Running Qwen 3.6 Locally: A Setup Guide for RTX Owners

Something changed in the last few months. Local models reached a threshold: not perfect, not always faster than hosted alternatives, but good enough to be genuinely useful for long-context coding work on consumer hardware. Meanwhile, cloud AI terms keep shifting, and the direction is not toward individual developers running personal setups.

The calculation is simple: something that runs on your own machine, for the cost of electricity, with no terms to re-read. It does not have to be the best model available. It has to work.

We are apparently there now. It can only get better.


Qwen 3.6 35B MoE fits in 12.4 GB of VRAM, generates at around 111 tokens per second on an RTX 3090, and supports a 262K token context window. That is long enough to hold most codebases. Because of its Mixture of Experts architecture, it uses far less VRAM for the KV cache than a dense model of comparable size. This means the full 262K context actually fits, comfortably, on a single consumer card.

This post is a working recipe. I run this model on an RTX 3090, and this is exactly how I set it up.


What You Need

ComponentSpecStatus
GPURTX 3090 24GB VRAM
RAM64GB
StorageSSD, 30GB+ free

If your GPU has at least 16GB VRAM, most of this still applies. You will need to reduce the context and KV cache settings in Phase 3 to fit your memory budget.


Why Qwen 3.6

Until recently, long context was an infrastructure problem. When a model processes a long conversation or a large codebase, it builds an attention cache: the working memory that lets it connect a reference on line 3 to a bug on line 4,000. That cache grows with every token. At 100K to 200K tokens, it becomes large enough that running it required dedicated server hardware with tens of gigabytes of fast memory. That meant cloud endpoints and someone else’s terms.
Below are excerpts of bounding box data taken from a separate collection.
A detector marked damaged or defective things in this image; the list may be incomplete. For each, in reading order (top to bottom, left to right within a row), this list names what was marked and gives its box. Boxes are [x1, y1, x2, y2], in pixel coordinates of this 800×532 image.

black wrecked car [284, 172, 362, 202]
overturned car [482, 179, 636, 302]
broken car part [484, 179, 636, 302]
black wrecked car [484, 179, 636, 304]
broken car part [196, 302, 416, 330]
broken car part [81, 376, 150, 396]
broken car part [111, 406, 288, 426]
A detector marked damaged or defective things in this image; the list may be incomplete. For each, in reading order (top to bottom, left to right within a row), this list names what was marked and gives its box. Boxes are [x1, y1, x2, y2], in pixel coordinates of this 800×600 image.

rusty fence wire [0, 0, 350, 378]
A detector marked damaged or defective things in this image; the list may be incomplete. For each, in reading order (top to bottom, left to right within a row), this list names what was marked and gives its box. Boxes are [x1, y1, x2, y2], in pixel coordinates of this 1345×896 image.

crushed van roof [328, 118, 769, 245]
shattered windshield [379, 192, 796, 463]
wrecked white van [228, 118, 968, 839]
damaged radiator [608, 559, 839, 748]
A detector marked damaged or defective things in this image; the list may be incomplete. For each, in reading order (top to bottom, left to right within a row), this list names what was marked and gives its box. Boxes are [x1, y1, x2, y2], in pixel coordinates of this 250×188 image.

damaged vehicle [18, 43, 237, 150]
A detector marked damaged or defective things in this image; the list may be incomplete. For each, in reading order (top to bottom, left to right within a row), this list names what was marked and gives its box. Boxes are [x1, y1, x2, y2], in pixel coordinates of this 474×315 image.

Several things had to change at once. Flash Attention rewrote how the attention computation works: instead of loading the full cache into memory at each step, it tiles the calculation, keeping memory use roughly flat as context grows. Quantization formats got smarter: early approaches compressed model weights indiscriminately and paid a quality penalty; newer formats identify which weights matter most and protect them, so a 12GB compressed model retains most of the quality of a full-precision original. The KV cache turned out to be compressible too, with near-lossless results at half the original size. Mixture of Experts architecture changed the basic math: a 35B MoE model only activates a fraction of its parameters per token, so the effective compute cost at inference is far smaller than the total parameter count suggests, and crucially, only the attention layers contribute to the KV cache, not the expert layers. Qwen 3.6 adds DeltaNet with Gated Attention on top, designed not just to store long contexts but to reason across them without the quality degradation that typically sets in past 100K tokens.

None of these are new ideas. What changed is that they arrived together, at this model size, in a format that fits on one consumer card.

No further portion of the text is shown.